Our sample size was relatively small (N=17), which could limit the generalizability of our results. However, we reached saturation during our qualitative analysis, which implies that a larger sample size may not have resulted in significantly different insights.
Finally, given the unknown and emerging risks of the use of chatbots that were not designed to provide therapeutic interactions, this study was also not designed to evaluate the effectiveness of interactions with chatbots. Instead, it sought to evaluate the content of chatbot responses and the perspectives of licensed therapists on the sufficiency of those responses. While some research has been conducted to evaluate user perspectives of chatbots used for mental health, additional research on their perceived and objective impact is needed.
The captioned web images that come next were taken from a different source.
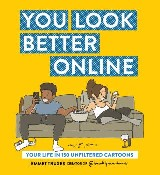 You Look Better Online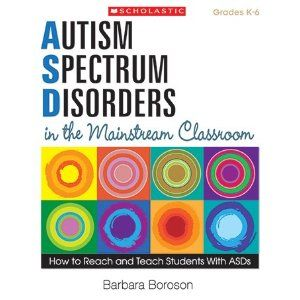 Autism Spectrum Disorders In the Mainstream Classroom - Written specifically for classroom teachers.  Tons of management ideas and eye opening facts.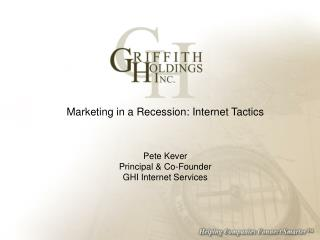 Marketing in a Recession: Internet Tactics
In sum, our findings highlight some key differences between therapists’ and chatbots’ responses to scenarios requiring mental health support. While therapists perceive both strengths and weaknesses of the chatbot responses, they noted several factors that need to be addressed to increase the safety and effectiveness of chatbots that consumers may attempt to use for mental health support. Thus, individuals who seek guidance or mental health support from LLM-based chatbots should be aware that the responses will not be consistent with those that a trained mental health professional would provide and could even result in serious harm.
As efforts increase to build chatbots specifically for the purpose of supporting mental health, these insights can provide guidance about their characteristics and capabilities that will be necessary for their safe and effective deployment. Before widespread dissemination or implementation, it will be critical that chatbots used to support mental health provide appropriate interventions and respond safely and effectively to crisis situations. Frameworks and guidelines for the development and evaluation of AI-based chatbots have been proposed and will be necessary to help the public to understand their potential risks, benefits, and limitations [
, ]. Additional key challenges in using LLM-based apps include the integration of AI in medical workflow, training practitioners, the possibility of introducing algorithmic biases, and uncertainty about the long-term effects of AI-based therapy [ , ]. Careful research and evaluation will be necessary to determine their impact and to identify the most appropriate use cases for chatbots to support people’s mental health. This will help both developers of AI chatbots and therapists to find a way in which humans and AI systems can work together to ultimately provide better care for patients in a safe and scalable way.Conclusions
In conclusion, this study highlights the limitations of general-purpose LLM-based chatbots in addressing mental health scenarios when compared to licensed therapists. While chatbots exhibit strengths, such as validation, reassurance, and helpful psychoeducation, their frequent use of directive advice, lack of contextual inquiry, and inability to form therapeutic relationships pose significant challenges. These deficits are particularly concerning in crisis situations where chatbots failed to perform adequate risk assessments or provide timely referrals to critical resources.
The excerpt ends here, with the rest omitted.